The term "a white people" here is put into the mouth of the Inca sovereign Guascar, but it seems to indicate an racial or ethnic designation for an alien group of people.

A 1588 translation by R. Parke, of Juan González de Mendoza, The historie of the great and mightie kingdome of China, and the situation thereof togither with the great riches, huge citties, politike gouernement, and rare inuentions in the same offers this instance of the term in reference to the skin color of East Asian people in the vicinity of Canton, China:

There is séene great diuersities in the colours of such people as doo come thither to traficke, as the said Portingales do testifie.

Those which are borne in the citie of Canton and in al that cost are browne people, like vnto them in the citie of Fez or Barberie, for that all the whole countrie is in the said paralel that Barberie is in. And they of the most prouinces inwards are white people, some more whiter then others, as they draw into the cold countrie. Some are like vnto Spanyards, and others more yealow, like vnto the Almans, yelow and red colour.

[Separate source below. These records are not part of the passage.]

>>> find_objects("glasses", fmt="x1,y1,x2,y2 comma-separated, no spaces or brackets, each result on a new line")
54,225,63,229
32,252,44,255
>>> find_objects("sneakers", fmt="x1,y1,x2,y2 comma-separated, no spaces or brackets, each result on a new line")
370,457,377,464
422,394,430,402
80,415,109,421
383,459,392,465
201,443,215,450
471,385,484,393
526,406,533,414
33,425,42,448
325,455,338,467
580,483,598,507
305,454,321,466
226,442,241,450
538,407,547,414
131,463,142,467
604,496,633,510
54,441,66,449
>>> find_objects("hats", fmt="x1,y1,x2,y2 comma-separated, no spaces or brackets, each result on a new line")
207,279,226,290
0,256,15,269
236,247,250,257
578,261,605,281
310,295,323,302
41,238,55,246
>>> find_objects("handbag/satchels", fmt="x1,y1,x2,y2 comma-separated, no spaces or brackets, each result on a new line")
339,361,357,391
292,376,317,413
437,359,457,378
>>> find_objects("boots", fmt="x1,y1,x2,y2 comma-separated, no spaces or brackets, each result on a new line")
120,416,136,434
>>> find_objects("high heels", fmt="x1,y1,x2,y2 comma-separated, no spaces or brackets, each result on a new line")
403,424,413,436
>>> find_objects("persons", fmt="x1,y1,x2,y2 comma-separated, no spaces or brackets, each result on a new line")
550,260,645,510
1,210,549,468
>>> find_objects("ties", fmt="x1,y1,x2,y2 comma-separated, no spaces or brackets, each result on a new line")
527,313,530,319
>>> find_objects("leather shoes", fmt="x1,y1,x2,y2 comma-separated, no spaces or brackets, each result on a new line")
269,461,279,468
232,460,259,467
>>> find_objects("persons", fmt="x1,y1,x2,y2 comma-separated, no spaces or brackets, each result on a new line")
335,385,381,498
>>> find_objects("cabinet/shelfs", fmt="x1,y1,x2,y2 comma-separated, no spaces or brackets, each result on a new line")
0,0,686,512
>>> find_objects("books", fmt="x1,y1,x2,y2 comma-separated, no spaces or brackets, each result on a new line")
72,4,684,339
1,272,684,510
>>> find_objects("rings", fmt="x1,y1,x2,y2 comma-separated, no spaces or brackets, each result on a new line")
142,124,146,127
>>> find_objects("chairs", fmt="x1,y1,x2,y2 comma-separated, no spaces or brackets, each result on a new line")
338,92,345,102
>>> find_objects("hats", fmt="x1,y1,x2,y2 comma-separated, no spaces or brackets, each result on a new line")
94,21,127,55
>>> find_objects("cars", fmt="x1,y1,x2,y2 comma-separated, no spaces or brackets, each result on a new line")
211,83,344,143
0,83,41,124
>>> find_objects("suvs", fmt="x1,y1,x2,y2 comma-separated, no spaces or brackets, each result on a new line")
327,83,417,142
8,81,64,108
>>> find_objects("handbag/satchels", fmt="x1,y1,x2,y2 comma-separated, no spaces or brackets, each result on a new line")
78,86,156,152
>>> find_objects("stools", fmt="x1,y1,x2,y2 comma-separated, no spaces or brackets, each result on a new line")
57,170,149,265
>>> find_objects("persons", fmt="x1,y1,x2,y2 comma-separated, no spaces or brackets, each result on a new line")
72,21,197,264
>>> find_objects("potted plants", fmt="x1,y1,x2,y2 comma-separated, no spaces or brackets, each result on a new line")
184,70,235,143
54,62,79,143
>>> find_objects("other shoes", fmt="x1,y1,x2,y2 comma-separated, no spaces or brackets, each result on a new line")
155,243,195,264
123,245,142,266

And a companion 1588 translation by Parke of A Commentarie or short discourse of all such notable thinges as be betwixt Spaine till you come vnto the kingdome of China, and from China vnto Spaine, returning by the Orientall or east Indias, after that they had almost compassed the whole world. Wherein is contayned all the rites, ceremonies and customes of the people, the riches, fertilitie and strength of many kingdomes: and the description of them, perhaps by Martín Ignacio de Loyola (if I am reading the attributions correctly), offers multiple references to "white people" in reference to East Asian ethnic groups:

All these Ilands are inhabited with white people of comely faces, like vnto those of Europa, but not of their bodies, for that they are as bigge as gyants, and of so great force and strength : for one of them hath taken two Spaniardes, of a good stature, the one by one foot, and the other by the other, with his handes, and hath lifted them both from the grounde with so great ease, as though they had bin two children. They go naked from top to toe, as well women as men; yet some of them were woont to weare an apome made of a deares skinne before them of halfe a yeard long for honesties sake, but they are but a fewe in number, in respect of those that weare nothing before them.

...

This kingdome is vnder the tropike of Capricorne, and stretcheth foorth on the sea coast, south west and north east, more than fine hundreth leagues : it hath on the partes south west the kingdome of Cochinchina, and on the north east, it dooth confine on Tartarian a kingdome which dooth compasse the most part of the lande ; on the other part of the north-west there is an other mightie kingdome of white people, which is beyonde the kingdome of Persia, it is called Catay: there be in it Christians, and the king thereof is called Manuell.

...

They are verie white people of this kingdome, and are apparelled like vnto those of China: their women are verie honest and shamefast, and their apparell is very curious and gallant. The men weare their haire dispersed, and doo combe and trim it with too much care.

The China-focused instances of "white people" in these last two original sources are interesting because they use the term in what seems to be a purely descriptive way, with no hint that the authors view "white people" as a proprietary racial grouping that Europeans hold an exclusive right to.